9 to 5 at 45 RPM: The Wrecking Crew ***1/2

By Dennis Hartley

(Originally posted on Digby’s Hullabaloo on March 21, 2015)

Image result for wrecking crew in studio

Full disclosure: I originally saw The Wrecking Crew (the 2015 music documentary, not to be confused with the 1969 “Matt Helm” caper starring Dean Martin and Sharon Tate) four chords and seven years ago, when it played at the 2008 Seattle International Film Festival. Wrangling over music licensing has since kept this marvelous film in mothballs, but it is finally getting a proper “official” wide release.

“The Wrecking Crew” was a moniker given to an aggregation of crack L.A. session players who in essence created the distinctive pop “sound” that defined classic Top 40 from the late 50s through the mid-70s. With several notable exceptions (Glen Campbell, Leon Russell and Mac “Dr. John” Rebennack) their names remain obscure to the general public, even if the music they helped forge is forever burned into our collective neurons.

The film was a labor of love in every sense of the word for first-time director Denny Tedesco, whose late father was the guitarist extraordinaire Tommy Tedesco, a premier member of the team.

Tedesco traces origins of the Wrecking Crew, from participation in co-creating the legendary “Wall of Sound” of the early 60s (lorded over by mercurial pop savant Phil Spector) to collaborations with Brian Wilson (most notably, on the Beach Boys’ seminal Pet Sounds album) and backing sessions with just about any other popular artist of the era you could throw out there (Sam Cooke, Ray Charles, The Righteous Brothers, Henry Mancini, Ike & Tina Turner, The Monkees, The Association, Nancy Sinatra, The Fifth Dimension, The Byrds, Sonny & Cher, Petula Clark, The Mamas and the Papas, Frank Zappa, etc.). Not to mention myriad TV themes and movie soundtracks.

Tedesco has curated fascinating vintage studio footage, as well as archival and present day interviews with key players. You also hear from some of the producers (Herb Alpert, Lou Adler and Jack Nitzsche) who utilized their talents. Tedesco assembled a group of surviving members to swap anecdotes (and as you can imagine, they have got some great stories to tell).

One of my favorite reminiscences concerned the earliest recording sessions for The Monkees. An apparently uninformed Peter Tork showed up in the studio, guitar in hand-and was greeted by a roomful of bemused session players, giving him a “WTF are YOU doing here?!” look before he slunk away in embarrassment.

One of the revelations in the film is bass player/guitarist Carol Kaye, a quietly unassuming pioneer who commanded a lot of respect in a traditionally male-dominated niche of the music industry. In a great scene, she modestly demonstrates a few signature bass lines that you may have heard once or twice; the opening riffs for “The Beat Goes On”, “California Girls”, the “Mission Impossible Theme”, even that subtle 5 note run that opens Glen Campbell’s “Wichita Lineman”.

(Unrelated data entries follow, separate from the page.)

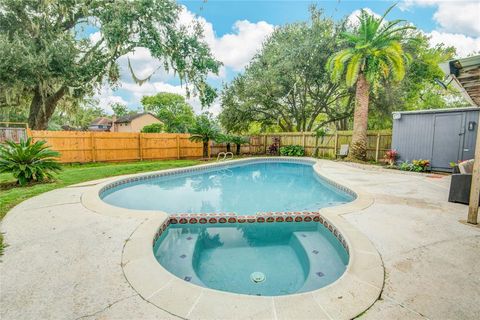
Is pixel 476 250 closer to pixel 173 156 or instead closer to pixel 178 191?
pixel 178 191

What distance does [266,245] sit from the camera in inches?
135

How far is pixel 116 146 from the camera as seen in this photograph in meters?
10.9

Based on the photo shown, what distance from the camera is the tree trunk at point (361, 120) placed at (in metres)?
10.7

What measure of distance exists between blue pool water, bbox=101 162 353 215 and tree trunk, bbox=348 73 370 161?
3780 mm

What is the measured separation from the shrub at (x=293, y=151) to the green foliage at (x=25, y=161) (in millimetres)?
11952

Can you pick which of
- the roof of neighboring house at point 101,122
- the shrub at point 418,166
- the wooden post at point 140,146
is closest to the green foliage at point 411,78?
the shrub at point 418,166

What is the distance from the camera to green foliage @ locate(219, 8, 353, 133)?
1326 centimetres

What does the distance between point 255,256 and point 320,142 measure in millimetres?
11927

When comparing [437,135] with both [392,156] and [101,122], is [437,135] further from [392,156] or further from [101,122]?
[101,122]

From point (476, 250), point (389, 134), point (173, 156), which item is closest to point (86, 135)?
point (173, 156)

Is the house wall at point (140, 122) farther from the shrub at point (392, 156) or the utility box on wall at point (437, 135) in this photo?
the utility box on wall at point (437, 135)

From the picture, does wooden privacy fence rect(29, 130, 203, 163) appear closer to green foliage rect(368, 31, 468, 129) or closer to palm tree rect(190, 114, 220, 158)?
palm tree rect(190, 114, 220, 158)

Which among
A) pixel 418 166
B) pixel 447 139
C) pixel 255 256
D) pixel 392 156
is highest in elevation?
pixel 447 139

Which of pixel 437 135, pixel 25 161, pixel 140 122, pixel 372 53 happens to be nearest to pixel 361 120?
pixel 372 53
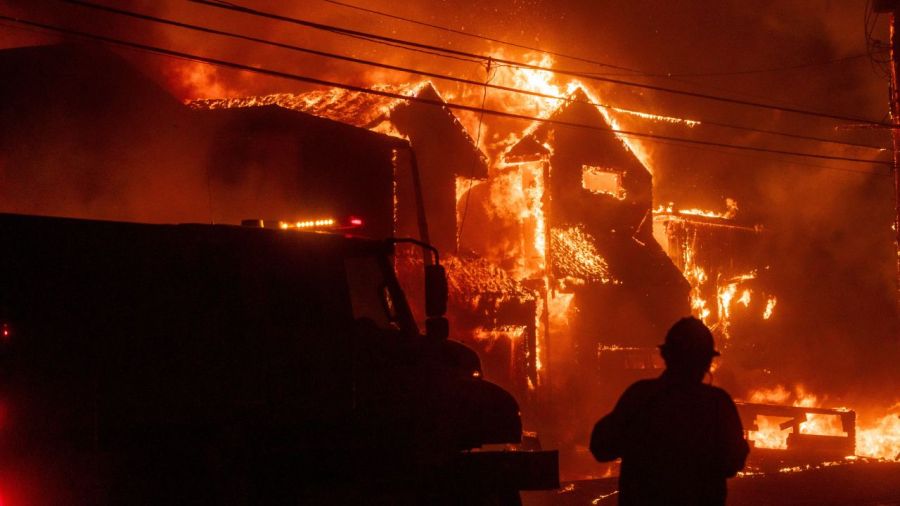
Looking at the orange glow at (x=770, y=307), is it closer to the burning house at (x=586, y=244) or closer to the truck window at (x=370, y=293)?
the burning house at (x=586, y=244)

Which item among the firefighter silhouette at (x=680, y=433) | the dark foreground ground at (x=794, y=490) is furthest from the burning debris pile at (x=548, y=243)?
the firefighter silhouette at (x=680, y=433)

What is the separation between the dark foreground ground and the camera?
1370 centimetres

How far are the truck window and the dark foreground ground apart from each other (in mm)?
7223

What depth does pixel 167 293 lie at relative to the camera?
219 inches

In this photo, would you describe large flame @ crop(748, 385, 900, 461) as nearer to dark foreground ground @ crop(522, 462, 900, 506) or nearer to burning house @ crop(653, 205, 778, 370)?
burning house @ crop(653, 205, 778, 370)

The documentary’s scene stealer is Hal Blaine, who may be the most recorded drummer in the history of pop music. Blaine was in attendance at the SIFF screening I caught in 2008, and did a Q & A along with the director after the film. I remember him telling the audience that he was then in the midst of compiling his discography ; he said so far they had been able to annotate “only” about 5,000 sessions (some estimates top the 10,000 mark). Blaine tells colorful and hilarious stories; he reminds me of another droll musician-raconteur…Pete Barbuti (who never failed to put me on the floor in his many appearances on The Tonight Show throughout the 1970s).

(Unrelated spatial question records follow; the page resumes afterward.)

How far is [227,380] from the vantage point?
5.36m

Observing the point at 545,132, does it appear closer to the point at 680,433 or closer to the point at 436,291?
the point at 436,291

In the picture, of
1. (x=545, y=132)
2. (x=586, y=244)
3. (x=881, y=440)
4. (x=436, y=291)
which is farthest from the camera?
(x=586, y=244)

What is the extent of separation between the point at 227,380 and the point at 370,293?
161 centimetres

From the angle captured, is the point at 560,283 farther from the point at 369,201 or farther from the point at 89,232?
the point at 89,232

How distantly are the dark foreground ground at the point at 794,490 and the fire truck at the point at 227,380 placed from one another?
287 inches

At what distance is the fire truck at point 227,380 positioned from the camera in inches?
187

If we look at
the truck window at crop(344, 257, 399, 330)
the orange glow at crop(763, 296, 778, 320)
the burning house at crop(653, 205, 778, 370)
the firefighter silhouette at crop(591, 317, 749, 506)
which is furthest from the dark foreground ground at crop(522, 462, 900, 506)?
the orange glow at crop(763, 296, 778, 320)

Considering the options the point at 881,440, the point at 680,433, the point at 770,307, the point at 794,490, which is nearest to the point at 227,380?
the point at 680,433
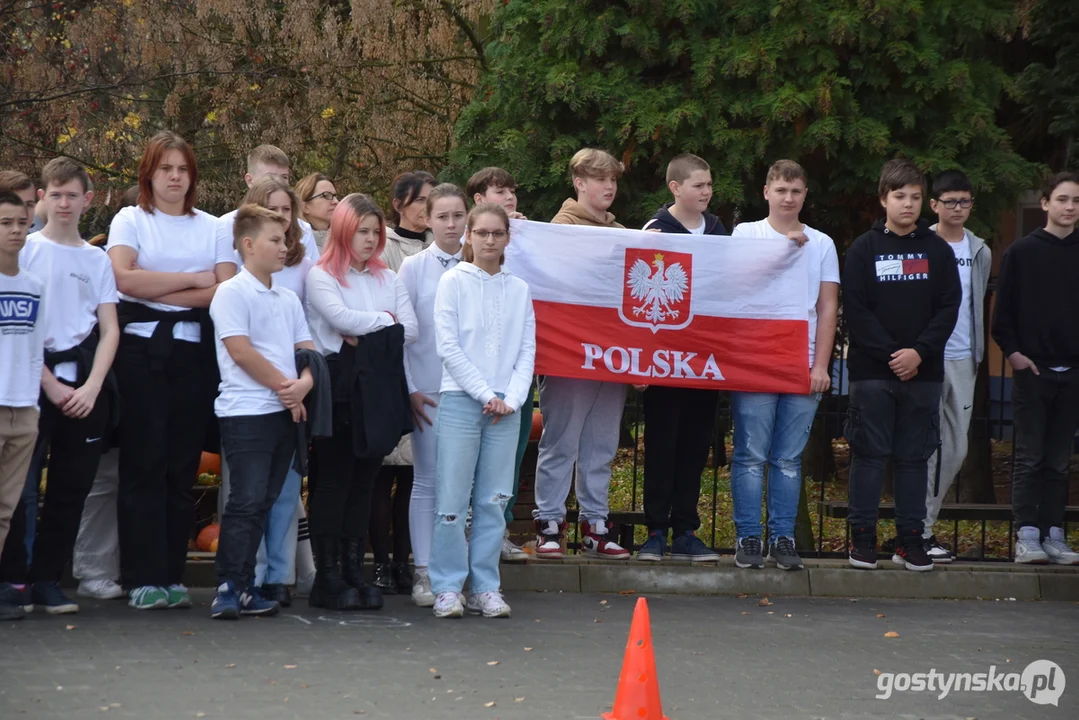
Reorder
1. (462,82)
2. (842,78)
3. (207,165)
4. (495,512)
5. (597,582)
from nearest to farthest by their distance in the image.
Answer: (495,512), (597,582), (842,78), (462,82), (207,165)

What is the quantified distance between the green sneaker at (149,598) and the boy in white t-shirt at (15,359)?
588 mm

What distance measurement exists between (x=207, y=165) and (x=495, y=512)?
9.70m

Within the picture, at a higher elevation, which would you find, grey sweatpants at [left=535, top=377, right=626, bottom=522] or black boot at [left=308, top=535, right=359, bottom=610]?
grey sweatpants at [left=535, top=377, right=626, bottom=522]

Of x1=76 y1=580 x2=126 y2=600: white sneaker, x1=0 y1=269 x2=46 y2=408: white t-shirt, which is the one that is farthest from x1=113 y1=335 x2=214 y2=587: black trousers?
x1=0 y1=269 x2=46 y2=408: white t-shirt

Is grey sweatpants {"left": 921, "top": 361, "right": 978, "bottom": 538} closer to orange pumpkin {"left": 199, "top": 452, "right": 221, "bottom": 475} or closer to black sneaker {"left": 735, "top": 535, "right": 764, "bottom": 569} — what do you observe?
black sneaker {"left": 735, "top": 535, "right": 764, "bottom": 569}

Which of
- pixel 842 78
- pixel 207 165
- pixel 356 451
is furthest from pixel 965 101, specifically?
pixel 207 165

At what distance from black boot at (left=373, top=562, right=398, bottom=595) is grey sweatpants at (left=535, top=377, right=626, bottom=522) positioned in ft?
3.45

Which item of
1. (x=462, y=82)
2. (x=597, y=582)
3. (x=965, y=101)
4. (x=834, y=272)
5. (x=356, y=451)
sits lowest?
(x=597, y=582)

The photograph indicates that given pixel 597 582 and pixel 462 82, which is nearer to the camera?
pixel 597 582

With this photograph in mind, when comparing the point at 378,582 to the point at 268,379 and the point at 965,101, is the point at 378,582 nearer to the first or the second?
the point at 268,379

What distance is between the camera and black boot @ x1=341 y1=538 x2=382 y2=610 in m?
7.59

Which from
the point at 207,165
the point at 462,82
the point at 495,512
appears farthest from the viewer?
the point at 207,165

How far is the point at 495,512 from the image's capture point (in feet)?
25.1

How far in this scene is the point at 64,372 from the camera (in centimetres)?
720
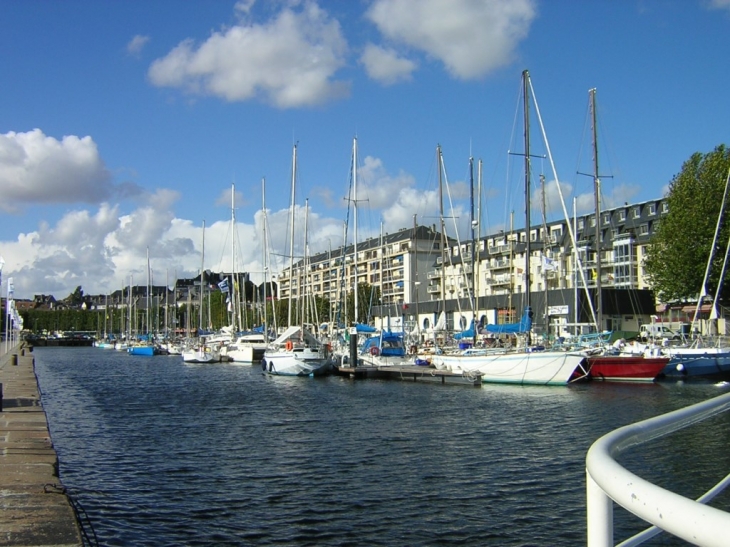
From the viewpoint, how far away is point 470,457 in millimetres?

Tedesco’s film makes a nice companion to the 2003 doc Standing in the Shadows of Motown, which profiled another group of hitherto unheralded session players (aka the “Funk Brothers”) who backed nearly every Motown hit. I know that some people look down their nose at this “lunch pail” approach to creating music, but there is no denying the chops that these players bring to the table, and I say more power to ‘em, myself. Tedesco’s film is a joyous celebration of a unique era of popular art that (love it or loathe it), literally provided the “soundtrack of our lives” for some of us of a (ahem) certain age.